Employers get a tax credit of up to 25% of wages paid to employees who take up to 12 weeks’ family leave under FMLA. Hopefully, more employers will allow paid maternity and family leave benefits as a result.

Loss of exemptions

It’s my understanding that the IRS wage withholding rules for 2018 remain the same as for 2017, even though we no longer are allowed personal exemptions. For a family with several children, you could be under-withholding by accident. You might want to run through your withholding calculation with your CPA after you’ve received your first paycheck in 2018 or get your calculator out to see if you’re withholding enough.


For divorces taking place after 1/1/19, alimony will not be deductible by the payor and will not be taxed to the recipient.

  • This will lead to a change in divorce settlements and allocating payments between child support and alimony. Now that there is no tax benefit for either, children will “need” relatively more to maintain their lifestyles – until age 18, that is.
  • Divorces before 1/1/19 will be treated as before unless you take your ex back to court.


The Alternative Minimum Tax (AMT) wasn’t totally abolished, but a lot of the sting was taken out for high-income families. Most of the deductions that had to be added back to calculate AMT are gone and the exemption has been increased by 27%, meaning it is far less likely physicians will owe AMT beginning in 2018.

Estate tax exemptions doubled

The need to plan for estate taxation is greatly reduced, at least until 2025.

529 plans

  • Unused 529 money can be rolled over to an ABLE account. This will allow a limited number of people who have overfunded 529s to help out a disabled friend or family member with funds that will not be means- or resource-tested.
  • Up to $10k/yr. of 529 dollars can now be used for K-12 schools.
    • Annual contributions to Coverdells cap at $2k/yr. but grow tax-free, same as with 529s.

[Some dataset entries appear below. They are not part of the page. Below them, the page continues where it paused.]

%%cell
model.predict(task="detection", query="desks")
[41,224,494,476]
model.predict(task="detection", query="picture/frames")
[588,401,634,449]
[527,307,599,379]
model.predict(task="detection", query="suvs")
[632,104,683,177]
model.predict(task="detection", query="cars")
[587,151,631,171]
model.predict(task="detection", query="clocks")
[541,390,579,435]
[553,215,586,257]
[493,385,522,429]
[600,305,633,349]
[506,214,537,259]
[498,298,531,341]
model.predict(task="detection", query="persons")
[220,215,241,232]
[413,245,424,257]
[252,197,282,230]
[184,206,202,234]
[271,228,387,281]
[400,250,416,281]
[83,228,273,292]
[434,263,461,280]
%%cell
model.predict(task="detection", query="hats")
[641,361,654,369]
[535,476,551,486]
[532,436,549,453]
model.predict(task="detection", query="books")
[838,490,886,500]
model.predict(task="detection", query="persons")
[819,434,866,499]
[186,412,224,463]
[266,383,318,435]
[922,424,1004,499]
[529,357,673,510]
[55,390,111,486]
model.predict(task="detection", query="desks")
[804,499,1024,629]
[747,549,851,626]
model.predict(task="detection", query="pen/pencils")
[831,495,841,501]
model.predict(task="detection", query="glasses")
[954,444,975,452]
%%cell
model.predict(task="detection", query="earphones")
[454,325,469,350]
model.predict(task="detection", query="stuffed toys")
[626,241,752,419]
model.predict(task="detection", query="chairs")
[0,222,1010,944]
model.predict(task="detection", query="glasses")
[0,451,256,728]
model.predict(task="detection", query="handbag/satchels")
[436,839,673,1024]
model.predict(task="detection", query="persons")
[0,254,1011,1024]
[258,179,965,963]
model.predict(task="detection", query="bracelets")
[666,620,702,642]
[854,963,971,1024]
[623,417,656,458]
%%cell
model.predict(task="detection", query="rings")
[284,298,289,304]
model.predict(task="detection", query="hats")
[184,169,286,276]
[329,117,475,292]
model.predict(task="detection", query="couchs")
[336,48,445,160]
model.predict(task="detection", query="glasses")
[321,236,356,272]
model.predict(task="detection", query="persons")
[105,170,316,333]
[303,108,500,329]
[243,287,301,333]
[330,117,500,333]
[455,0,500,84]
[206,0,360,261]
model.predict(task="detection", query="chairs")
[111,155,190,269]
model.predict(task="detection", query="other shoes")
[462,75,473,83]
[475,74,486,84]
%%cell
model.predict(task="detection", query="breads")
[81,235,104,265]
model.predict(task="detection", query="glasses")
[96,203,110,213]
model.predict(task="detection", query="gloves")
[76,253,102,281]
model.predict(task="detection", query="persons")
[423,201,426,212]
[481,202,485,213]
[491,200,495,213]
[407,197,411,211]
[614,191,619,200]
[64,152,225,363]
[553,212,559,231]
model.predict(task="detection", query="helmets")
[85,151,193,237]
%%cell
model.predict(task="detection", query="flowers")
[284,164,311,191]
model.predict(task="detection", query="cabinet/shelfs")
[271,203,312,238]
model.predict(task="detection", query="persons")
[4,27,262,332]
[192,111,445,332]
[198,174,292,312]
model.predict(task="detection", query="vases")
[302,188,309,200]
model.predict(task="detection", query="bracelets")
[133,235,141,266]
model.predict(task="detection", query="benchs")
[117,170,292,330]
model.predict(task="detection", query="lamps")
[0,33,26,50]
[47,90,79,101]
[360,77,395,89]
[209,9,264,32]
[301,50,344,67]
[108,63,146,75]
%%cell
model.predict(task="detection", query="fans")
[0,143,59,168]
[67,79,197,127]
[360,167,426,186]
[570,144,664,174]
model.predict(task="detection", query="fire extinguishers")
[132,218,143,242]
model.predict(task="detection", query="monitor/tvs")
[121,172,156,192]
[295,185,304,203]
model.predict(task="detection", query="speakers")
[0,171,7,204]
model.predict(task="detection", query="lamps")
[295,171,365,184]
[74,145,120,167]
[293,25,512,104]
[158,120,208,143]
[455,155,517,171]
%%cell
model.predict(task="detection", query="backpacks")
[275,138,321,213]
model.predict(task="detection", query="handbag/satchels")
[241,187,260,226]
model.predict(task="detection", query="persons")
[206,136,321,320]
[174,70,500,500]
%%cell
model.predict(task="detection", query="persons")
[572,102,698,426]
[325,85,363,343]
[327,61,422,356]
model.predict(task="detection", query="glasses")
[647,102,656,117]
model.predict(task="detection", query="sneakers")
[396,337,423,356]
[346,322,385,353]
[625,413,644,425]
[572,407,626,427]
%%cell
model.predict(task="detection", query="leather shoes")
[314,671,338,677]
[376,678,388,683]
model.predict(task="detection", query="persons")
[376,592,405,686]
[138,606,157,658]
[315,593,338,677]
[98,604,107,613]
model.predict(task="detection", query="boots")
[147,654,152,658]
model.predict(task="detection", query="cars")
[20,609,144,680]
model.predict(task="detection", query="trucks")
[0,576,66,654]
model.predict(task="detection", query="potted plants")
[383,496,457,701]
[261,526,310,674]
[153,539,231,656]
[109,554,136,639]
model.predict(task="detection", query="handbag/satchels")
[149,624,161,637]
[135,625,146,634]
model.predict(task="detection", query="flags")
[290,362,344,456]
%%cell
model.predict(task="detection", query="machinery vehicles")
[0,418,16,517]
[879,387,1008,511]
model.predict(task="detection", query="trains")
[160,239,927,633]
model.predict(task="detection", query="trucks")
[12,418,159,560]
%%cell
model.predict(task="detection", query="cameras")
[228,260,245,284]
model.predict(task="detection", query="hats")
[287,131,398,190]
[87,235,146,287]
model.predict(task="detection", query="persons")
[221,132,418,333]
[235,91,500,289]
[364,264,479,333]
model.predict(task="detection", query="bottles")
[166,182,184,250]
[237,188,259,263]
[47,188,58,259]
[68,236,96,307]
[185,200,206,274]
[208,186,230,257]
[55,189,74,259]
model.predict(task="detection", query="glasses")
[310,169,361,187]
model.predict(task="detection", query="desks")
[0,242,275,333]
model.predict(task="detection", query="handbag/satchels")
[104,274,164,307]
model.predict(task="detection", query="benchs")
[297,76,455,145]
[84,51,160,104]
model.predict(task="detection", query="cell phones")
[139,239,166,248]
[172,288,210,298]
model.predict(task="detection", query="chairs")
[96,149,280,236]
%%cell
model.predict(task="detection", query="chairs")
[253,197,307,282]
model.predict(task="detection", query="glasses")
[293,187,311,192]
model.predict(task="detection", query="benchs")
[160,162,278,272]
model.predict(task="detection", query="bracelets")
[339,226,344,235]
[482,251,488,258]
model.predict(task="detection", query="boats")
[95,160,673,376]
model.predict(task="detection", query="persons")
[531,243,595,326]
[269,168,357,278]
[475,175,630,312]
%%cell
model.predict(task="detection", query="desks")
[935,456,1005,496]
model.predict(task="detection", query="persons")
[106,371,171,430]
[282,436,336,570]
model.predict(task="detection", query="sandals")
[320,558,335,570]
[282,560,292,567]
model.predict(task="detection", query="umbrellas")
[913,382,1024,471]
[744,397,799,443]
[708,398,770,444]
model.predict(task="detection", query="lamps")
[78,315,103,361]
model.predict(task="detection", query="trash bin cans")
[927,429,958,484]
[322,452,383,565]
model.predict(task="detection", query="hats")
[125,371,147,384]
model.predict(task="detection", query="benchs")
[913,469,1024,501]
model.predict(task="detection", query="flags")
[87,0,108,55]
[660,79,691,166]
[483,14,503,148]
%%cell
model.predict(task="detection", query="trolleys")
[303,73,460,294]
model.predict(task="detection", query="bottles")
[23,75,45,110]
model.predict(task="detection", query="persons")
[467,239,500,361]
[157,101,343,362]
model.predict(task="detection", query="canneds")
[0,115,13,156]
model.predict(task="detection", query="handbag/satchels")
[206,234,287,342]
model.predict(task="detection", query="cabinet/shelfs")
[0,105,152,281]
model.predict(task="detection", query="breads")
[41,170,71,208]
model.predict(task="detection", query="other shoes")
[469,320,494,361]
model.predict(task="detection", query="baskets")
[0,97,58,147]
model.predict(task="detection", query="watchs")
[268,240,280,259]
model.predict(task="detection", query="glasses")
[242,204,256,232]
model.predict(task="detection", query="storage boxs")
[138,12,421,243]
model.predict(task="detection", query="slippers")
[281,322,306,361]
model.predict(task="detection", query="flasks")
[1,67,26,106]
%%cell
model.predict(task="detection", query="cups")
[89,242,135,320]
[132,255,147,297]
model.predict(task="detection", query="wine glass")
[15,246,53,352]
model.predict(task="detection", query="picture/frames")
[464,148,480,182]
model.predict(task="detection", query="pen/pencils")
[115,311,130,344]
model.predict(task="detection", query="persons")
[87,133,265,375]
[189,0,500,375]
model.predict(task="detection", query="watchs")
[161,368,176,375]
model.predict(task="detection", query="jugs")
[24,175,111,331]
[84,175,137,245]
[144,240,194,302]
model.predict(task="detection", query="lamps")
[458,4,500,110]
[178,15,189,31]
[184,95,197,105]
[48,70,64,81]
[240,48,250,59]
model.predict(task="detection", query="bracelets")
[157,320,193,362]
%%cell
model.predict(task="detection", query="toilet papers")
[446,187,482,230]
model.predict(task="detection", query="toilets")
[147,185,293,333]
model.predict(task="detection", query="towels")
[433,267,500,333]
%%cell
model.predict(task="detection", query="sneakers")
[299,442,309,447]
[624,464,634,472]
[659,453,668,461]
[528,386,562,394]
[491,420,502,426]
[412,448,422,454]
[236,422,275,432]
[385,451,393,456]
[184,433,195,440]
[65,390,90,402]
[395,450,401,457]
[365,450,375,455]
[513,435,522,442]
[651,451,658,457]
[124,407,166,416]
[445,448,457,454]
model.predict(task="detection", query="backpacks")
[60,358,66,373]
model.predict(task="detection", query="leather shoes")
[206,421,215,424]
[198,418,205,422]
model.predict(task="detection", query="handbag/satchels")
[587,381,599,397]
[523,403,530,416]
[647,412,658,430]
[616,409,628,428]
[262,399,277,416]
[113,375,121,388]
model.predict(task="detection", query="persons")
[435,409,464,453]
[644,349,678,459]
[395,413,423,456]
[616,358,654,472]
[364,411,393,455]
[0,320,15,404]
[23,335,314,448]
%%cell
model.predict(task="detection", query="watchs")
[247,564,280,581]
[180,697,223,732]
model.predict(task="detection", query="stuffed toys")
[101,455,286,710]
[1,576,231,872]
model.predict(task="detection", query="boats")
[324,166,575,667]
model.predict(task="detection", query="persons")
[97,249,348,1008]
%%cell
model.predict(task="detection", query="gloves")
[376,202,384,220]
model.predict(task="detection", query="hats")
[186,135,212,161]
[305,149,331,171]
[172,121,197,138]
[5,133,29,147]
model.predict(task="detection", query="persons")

As one of our clients astutely pointed out, many private schools cost more than $10k/yr. so Coverdell ESA accounts will still have value.
    • The ability to contribute to Coverdells phases out at $110k (single)/$220k (MFJ). For high-income households, the contribution must come from someone with income below these thresholds – such as the child. To do this, you will need to open a UGMA/UTMA, gift the child $2k/yr. and let the child contribute to his/her own account.
    • For simplification purposes when you have multiple children, open only one UGMA/UTMA and let one child make the contributions on behalf of all siblings.

Loss of exemptions

It will be more feasible to let your college-age kids who are earning money file and claim their own standard deduction now. Win-win if you own a business and can put them on the payroll.

In closing

  • Don’t expect clarification on many provisions before the end of 2018.
    • This will play havoc with tax planning during 2018.
  • Applying reasonable standards of judgment until the law is ironed out may yield some benefits that, while not intended by Congress, are not yet clarified.